Please print the data shown below without any alteration.

══ SOURCE DATA ══

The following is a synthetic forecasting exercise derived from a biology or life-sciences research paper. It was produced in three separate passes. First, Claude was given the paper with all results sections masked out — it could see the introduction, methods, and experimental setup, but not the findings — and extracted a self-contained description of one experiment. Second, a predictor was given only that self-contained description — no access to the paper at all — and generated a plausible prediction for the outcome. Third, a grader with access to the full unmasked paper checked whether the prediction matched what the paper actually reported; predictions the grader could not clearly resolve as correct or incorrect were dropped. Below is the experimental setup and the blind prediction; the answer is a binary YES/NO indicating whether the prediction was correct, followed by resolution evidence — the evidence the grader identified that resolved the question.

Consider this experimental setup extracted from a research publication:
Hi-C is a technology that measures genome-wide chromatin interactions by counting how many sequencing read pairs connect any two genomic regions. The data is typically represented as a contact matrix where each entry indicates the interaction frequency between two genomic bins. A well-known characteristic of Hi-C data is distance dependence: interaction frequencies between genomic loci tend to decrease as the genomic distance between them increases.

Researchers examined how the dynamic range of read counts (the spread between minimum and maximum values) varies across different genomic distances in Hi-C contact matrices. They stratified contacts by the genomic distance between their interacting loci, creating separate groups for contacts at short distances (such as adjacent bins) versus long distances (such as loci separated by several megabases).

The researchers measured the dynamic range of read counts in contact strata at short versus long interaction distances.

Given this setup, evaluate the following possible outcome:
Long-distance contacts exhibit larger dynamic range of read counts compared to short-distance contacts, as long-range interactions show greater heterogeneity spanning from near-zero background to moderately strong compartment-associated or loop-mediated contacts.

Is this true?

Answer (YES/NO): NO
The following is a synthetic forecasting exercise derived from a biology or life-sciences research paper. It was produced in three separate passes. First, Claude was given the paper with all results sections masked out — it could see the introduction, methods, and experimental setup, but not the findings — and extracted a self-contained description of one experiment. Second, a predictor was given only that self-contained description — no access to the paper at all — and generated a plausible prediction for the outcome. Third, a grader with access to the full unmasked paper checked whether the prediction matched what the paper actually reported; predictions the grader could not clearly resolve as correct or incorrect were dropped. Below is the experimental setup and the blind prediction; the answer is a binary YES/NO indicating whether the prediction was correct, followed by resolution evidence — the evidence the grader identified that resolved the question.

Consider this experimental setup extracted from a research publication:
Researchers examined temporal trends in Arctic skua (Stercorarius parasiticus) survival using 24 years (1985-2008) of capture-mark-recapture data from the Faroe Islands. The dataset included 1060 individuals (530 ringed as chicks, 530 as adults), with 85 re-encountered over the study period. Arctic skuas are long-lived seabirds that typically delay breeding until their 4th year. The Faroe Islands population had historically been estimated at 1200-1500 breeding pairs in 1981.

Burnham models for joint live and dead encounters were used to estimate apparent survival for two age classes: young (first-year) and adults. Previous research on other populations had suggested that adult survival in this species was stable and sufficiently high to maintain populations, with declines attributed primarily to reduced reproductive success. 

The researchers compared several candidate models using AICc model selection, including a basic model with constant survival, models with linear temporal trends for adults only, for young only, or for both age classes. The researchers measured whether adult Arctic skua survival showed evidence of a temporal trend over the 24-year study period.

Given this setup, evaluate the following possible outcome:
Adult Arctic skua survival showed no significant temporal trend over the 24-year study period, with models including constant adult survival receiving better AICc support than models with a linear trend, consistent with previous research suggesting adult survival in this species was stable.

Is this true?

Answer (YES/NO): NO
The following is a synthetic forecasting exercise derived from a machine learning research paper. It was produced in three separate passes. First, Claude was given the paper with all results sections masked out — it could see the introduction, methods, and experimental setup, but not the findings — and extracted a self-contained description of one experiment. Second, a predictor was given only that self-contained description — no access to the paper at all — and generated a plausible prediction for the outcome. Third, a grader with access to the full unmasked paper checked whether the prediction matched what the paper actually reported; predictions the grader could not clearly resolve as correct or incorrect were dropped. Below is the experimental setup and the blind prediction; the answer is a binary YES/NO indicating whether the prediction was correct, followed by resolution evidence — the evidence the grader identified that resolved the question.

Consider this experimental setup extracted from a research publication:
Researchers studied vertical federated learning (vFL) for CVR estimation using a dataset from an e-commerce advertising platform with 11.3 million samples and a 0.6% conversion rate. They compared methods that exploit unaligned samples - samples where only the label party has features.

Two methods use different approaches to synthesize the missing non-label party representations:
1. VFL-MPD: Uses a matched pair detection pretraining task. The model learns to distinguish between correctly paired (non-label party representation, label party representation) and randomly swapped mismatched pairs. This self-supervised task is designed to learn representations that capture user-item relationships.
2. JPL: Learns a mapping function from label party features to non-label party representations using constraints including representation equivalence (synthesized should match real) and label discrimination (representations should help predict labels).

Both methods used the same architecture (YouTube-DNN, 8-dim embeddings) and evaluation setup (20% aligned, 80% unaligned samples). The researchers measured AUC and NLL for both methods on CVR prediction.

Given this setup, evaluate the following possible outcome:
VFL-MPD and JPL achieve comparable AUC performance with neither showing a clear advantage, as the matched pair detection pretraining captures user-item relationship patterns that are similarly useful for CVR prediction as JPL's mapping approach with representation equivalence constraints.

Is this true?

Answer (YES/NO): NO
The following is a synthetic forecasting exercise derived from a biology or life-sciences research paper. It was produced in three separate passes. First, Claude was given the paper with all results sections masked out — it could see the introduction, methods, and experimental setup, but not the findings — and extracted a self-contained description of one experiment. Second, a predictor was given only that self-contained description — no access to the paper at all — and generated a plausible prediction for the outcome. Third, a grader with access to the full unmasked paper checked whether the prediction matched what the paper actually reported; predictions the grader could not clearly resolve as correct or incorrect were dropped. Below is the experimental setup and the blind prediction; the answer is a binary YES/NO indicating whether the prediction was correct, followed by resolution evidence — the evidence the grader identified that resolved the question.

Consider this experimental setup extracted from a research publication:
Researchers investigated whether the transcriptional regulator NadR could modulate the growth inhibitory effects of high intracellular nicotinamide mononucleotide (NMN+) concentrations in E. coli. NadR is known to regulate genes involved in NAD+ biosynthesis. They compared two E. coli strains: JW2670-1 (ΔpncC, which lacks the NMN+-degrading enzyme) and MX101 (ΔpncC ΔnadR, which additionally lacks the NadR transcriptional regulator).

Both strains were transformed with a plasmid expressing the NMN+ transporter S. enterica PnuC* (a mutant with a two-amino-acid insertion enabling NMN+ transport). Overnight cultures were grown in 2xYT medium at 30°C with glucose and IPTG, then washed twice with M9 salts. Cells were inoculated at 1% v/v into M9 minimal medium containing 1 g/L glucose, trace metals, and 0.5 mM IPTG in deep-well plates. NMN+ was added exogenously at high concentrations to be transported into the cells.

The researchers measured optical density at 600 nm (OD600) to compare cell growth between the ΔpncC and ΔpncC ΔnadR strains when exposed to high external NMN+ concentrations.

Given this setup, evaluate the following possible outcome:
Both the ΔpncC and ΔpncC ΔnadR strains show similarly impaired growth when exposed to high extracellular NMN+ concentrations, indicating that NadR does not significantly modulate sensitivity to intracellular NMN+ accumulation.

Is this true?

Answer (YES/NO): NO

═══

__OUTPUT FOR THIS TASK__
The following is a synthetic forecasting exercise derived from a biology or life-sciences research paper. It was produced in three separate passes. First, Claude was given the paper with all results sections masked out — it could see the introduction, methods, and experimental setup, but not the findings — and extracted a self-contained description of one experiment. Second, a predictor was given only that self-contained description — no access to the paper at all — and generated a plausible prediction for the outcome. Third, a grader with access to the full unmasked paper checked whether the prediction matched what the paper actually reported; predictions the grader could not clearly resolve as correct or incorrect were dropped. Below is the experimental setup and the blind prediction; the answer is a binary YES/NO indicating whether the prediction was correct, followed by resolution evidence — the evidence the grader identified that resolved the question.

Consider this experimental setup extracted from a research publication:
Hi-C is a technology that measures genome-wide chromatin interactions by counting how many sequencing read pairs connect any two genomic regions. The data is typically represented as a contact matrix where each entry indicates the interaction frequency between two genomic bins. A well-known characteristic of Hi-C data is distance dependence: interaction frequencies between genomic loci tend to decrease as the genomic distance between them increases.

Researchers examined how the dynamic range of read counts (the spread between minimum and maximum values) varies across different genomic distances in Hi-C contact matrices. They stratified contacts by the genomic distance between their interacting loci, creating separate groups for contacts at short distances (such as adjacent bins) versus long distances (such as loci separated by several megabases).

The researchers measured the dynamic range of read counts in contact strata at short versus long interaction distances.

Given this setup, evaluate the following possible outcome:
Long-distance contacts exhibit larger dynamic range of read counts compared to short-distance contacts, as long-range interactions show greater heterogeneity spanning from near-zero background to moderately strong compartment-associated or loop-mediated contacts.

Is this true?

Answer (YES/NO): NO
The following is a synthetic forecasting exercise derived from a biology or life-sciences research paper. It was produced in three separate passes. First, Claude was given the paper with all results sections masked out — it could see the introduction, methods, and experimental setup, but not the findings — and extracted a self-contained description of one experiment. Second, a predictor was given only that self-contained description — no access to the paper at all — and generated a plausible prediction for the outcome. Third, a grader with access to the full unmasked paper checked whether the prediction matched what the paper actually reported; predictions the grader could not clearly resolve as correct or incorrect were dropped. Below is the experimental setup and the blind prediction; the answer is a binary YES/NO indicating whether the prediction was correct, followed by resolution evidence — the evidence the grader identified that resolved the question.

Consider this experimental setup extracted from a research publication:
Researchers examined temporal trends in Arctic skua (Stercorarius parasiticus) survival using 24 years (1985-2008) of capture-mark-recapture data from the Faroe Islands. The dataset included 1060 individuals (530 ringed as chicks, 530 as adults), with 85 re-encountered over the study period. Arctic skuas are long-lived seabirds that typically delay breeding until their 4th year. The Faroe Islands population had historically been estimated at 1200-1500 breeding pairs in 1981.

Burnham models for joint live and dead encounters were used to estimate apparent survival for two age classes: young (first-year) and adults. Previous research on other populations had suggested that adult survival in this species was stable and sufficiently high to maintain populations, with declines attributed primarily to reduced reproductive success. 

The researchers compared several candidate models using AICc model selection, including a basic model with constant survival, models with linear temporal trends for adults only, for young only, or for both age classes. The researchers measured whether adult Arctic skua survival showed evidence of a temporal trend over the 24-year study period.

Given this setup, evaluate the following possible outcome:
Adult Arctic skua survival showed no significant temporal trend over the 24-year study period, with models including constant adult survival receiving better AICc support than models with a linear trend, consistent with previous research suggesting adult survival in this species was stable.

Is this true?

Answer (YES/NO): NO
The following is a synthetic forecasting exercise derived from a machine learning research paper. It was produced in three separate passes. First, Claude was given the paper with all results sections masked out — it could see the introduction, methods, and experimental setup, but not the findings — and extracted a self-contained description of one experiment. Second, a predictor was given only that self-contained description — no access to the paper at all — and generated a plausible prediction for the outcome. Third, a grader with access to the full unmasked paper checked whether the prediction matched what the paper actually reported; predictions the grader could not clearly resolve as correct or incorrect were dropped. Below is the experimental setup and the blind prediction; the answer is a binary YES/NO indicating whether the prediction was correct, followed by resolution evidence — the evidence the grader identified that resolved the question.

Consider this experimental setup extracted from a research publication:
Researchers studied vertical federated learning (vFL) for CVR estimation using a dataset from an e-commerce advertising platform with 11.3 million samples and a 0.6% conversion rate. They compared methods that exploit unaligned samples - samples where only the label party has features.

Two methods use different approaches to synthesize the missing non-label party representations:
1. VFL-MPD: Uses a matched pair detection pretraining task. The model learns to distinguish between correctly paired (non-label party representation, label party representation) and randomly swapped mismatched pairs. This self-supervised task is designed to learn representations that capture user-item relationships.
2. JPL: Learns a mapping function from label party features to non-label party representations using constraints including representation equivalence (synthesized should match real) and label discrimination (representations should help predict labels).

Both methods used the same architecture (YouTube-DNN, 8-dim embeddings) and evaluation setup (20% aligned, 80% unaligned samples). The researchers measured AUC and NLL for both methods on CVR prediction.

Given this setup, evaluate the following possible outcome:
VFL-MPD and JPL achieve comparable AUC performance with neither showing a clear advantage, as the matched pair detection pretraining captures user-item relationship patterns that are similarly useful for CVR prediction as JPL's mapping approach with representation equivalence constraints.

Is this true?

Answer (YES/NO): NO
The following is a synthetic forecasting exercise derived from a biology or life-sciences research paper. It was produced in three separate passes. First, Claude was given the paper with all results sections masked out — it could see the introduction, methods, and experimental setup, but not the findings — and extracted a self-contained description of one experiment. Second, a predictor was given only that self-contained description — no access to the paper at all — and generated a plausible prediction for the outcome. Third, a grader with access to the full unmasked paper checked whether the prediction matched what the paper actually reported; predictions the grader could not clearly resolve as correct or incorrect were dropped. Below is the experimental setup and the blind prediction; the answer is a binary YES/NO indicating whether the prediction was correct, followed by resolution evidence — the evidence the grader identified that resolved the question.

Consider this experimental setup extracted from a research publication:
Researchers investigated whether the transcriptional regulator NadR could modulate the growth inhibitory effects of high intracellular nicotinamide mononucleotide (NMN+) concentrations in E. coli. NadR is known to regulate genes involved in NAD+ biosynthesis. They compared two E. coli strains: JW2670-1 (ΔpncC, which lacks the NMN+-degrading enzyme) and MX101 (ΔpncC ΔnadR, which additionally lacks the NadR transcriptional regulator).

Both strains were transformed with a plasmid expressing the NMN+ transporter S. enterica PnuC* (a mutant with a two-amino-acid insertion enabling NMN+ transport). Overnight cultures were grown in 2xYT medium at 30°C with glucose and IPTG, then washed twice with M9 salts. Cells were inoculated at 1% v/v into M9 minimal medium containing 1 g/L glucose, trace metals, and 0.5 mM IPTG in deep-well plates. NMN+ was added exogenously at high concentrations to be transported into the cells.

The researchers measured optical density at 600 nm (OD600) to compare cell growth between the ΔpncC and ΔpncC ΔnadR strains when exposed to high external NMN+ concentrations.

Given this setup, evaluate the following possible outcome:
Both the ΔpncC and ΔpncC ΔnadR strains show similarly impaired growth when exposed to high extracellular NMN+ concentrations, indicating that NadR does not significantly modulate sensitivity to intracellular NMN+ accumulation.

Is this true?

Answer (YES/NO): NO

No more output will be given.